The blade glinted in the lamplight as it ascended, darkened from use and stained with old blood, and Gully's arms were fully extended above him, the weapon at its peak, while Dray's hand shook.
Agnes witnessed it from the floor.
Her vision was clouded with blood, her shoulders were in ruins, and her arms wouldn't respond as they should. But her legs still functioned. She located them beneath her and pushed.
Her boot struck the axe head from the side, just below the blade — not enough to halt it, not nearly enough, but enough to shift it. The weapon twisted in Gully's grip, altering the arc of its fall by inches.
Dray raised his left hand.
His right arm hung limply where it had been — useless, the fracture having settled into a fact of his body rather than a new pain. His left hand was his weaker hand, the one he had never used to lead, and the blue light that gathered in its palm was small. But it was concentrated. It was near.
He did not miss.
The beam struck Gully under the chin and moved upward.
The sound it produced was short, damp, and definitive. The light passed through flesh and bone as easily as it would through paper — without any resistance, without slowing down — and it exited from the top of his head, disappearing completely.
Gully's eyes widened.
Then they shifted elsewhere. Somewhere that was not the room, not the lamplight, not Dray in front of him — a place that was not anywhere at all. His body remained upright for a moment longer than it should have, the axe still raised, the muscle and armor holding the position by memory alone. Then it collapsed. Backward, all at once, the sound of him hitting the floor was loud, final, and complete.
The room settled into the silence he left behind.
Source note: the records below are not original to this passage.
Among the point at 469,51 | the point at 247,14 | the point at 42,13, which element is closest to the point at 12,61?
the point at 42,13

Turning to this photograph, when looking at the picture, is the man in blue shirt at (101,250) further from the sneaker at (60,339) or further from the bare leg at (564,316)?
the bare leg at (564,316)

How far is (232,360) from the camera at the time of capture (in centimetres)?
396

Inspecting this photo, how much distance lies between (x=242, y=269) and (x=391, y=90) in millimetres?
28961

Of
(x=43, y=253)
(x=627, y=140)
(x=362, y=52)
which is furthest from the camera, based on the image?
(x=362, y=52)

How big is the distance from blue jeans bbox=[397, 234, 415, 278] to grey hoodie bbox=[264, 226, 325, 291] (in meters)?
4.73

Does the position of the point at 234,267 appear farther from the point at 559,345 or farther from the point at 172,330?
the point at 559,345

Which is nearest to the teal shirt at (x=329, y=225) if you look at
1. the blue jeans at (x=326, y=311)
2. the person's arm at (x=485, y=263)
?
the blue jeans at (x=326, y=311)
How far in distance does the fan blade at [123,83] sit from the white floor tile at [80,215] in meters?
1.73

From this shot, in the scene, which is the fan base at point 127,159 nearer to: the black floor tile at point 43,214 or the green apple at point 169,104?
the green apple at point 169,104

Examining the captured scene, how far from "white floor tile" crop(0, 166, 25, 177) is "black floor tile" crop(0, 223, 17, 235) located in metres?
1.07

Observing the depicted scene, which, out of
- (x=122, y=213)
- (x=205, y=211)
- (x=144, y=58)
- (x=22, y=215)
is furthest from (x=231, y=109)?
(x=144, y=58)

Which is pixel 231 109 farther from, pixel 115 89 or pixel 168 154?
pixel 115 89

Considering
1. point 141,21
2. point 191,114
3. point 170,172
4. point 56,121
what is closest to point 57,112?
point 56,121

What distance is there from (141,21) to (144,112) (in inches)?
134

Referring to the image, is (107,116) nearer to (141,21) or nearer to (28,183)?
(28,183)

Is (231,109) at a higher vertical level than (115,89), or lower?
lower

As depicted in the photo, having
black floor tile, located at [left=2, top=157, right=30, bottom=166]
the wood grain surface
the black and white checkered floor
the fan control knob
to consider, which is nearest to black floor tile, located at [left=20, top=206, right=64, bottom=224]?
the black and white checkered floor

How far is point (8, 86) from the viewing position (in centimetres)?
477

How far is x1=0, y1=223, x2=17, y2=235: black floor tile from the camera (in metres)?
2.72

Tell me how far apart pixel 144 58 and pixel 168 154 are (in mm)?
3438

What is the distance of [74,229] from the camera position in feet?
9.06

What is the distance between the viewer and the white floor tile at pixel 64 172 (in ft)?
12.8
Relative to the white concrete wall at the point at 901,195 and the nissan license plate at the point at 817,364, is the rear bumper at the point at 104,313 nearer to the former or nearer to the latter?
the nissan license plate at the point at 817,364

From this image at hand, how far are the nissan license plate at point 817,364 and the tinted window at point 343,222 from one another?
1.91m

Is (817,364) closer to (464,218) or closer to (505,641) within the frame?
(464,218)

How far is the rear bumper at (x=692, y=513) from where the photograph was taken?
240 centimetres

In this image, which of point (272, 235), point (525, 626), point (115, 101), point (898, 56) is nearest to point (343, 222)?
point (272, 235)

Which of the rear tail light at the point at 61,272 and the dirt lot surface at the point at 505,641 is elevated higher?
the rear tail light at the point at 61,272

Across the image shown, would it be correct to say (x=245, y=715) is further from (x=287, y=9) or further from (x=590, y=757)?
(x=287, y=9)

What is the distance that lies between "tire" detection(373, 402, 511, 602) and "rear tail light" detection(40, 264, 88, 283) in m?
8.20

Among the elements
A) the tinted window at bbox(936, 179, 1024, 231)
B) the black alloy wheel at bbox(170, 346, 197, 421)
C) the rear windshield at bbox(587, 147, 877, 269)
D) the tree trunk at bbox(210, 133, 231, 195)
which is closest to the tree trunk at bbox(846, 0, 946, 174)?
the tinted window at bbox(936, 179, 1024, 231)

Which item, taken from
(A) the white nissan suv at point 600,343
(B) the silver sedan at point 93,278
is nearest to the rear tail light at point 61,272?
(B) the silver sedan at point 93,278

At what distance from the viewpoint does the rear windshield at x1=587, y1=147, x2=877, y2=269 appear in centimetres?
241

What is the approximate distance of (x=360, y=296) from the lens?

Dray swayed. His left hand fell to his side, the light fading from his fingers. His breathing was ragged and uneven, the breath of a man whose body was trying to process everything that had just happened.
Agnes was on the floor.
Her shoulders had taken the brunt of it, and she was aware of it — the arms that should have moved to support her, that should have pressed against her ribs where the pain resided, could not fully respond. She attempted to lift one hand, but all she managed was a shaky half-movement, the joint refusing to move as it always had before. She let her arm rest. Breathed through the ceiling. Waited for the room to stop spinning.
Then warmth came to her side.
Dray knelt next to her, and wrapped his uninjured arm around her as if the pain in his own body no longer mattered.
"Your highness." His voice was shaky. "Are you okay? Please be."
Agnes looked at him. A cut ran down her forehead, with blood drying near her eyebrow. Her shoulders were in bad shape. Her ribs had been hurting since the chains.
"I'm okay," she replied. "I'm alive, at least." After a moment, she added, "Let's go back. Now."
Dray nodded. His eyes scanned the room — the fallen soldiers, the lamplight still glowing as if nothing had happened, the remnants of the broken chains scattered on the floor. He turned toward the door.
Reerie was standing in the doorway. She had just arrived.
Her dagger was stained with blood. Her leg had a burn — a large, angry mark shaped like a musket muzzle on her calf, with the surrounding flesh red and swollen. She hadn't bandaged it. It seemed she hadn't thought about it at all. Her eyes swept the room once — Gully's body, Dray and Agnes on the floor, the overall situation — and her face revealed nothing.
Dray locked eyes with her. "The soldiers?"
She nodded once.
"Good." He attempted to stand straight. The wince came before he could fully straighten up, and he settled for a position in between, accepting it as his current state. "We have to move. Now."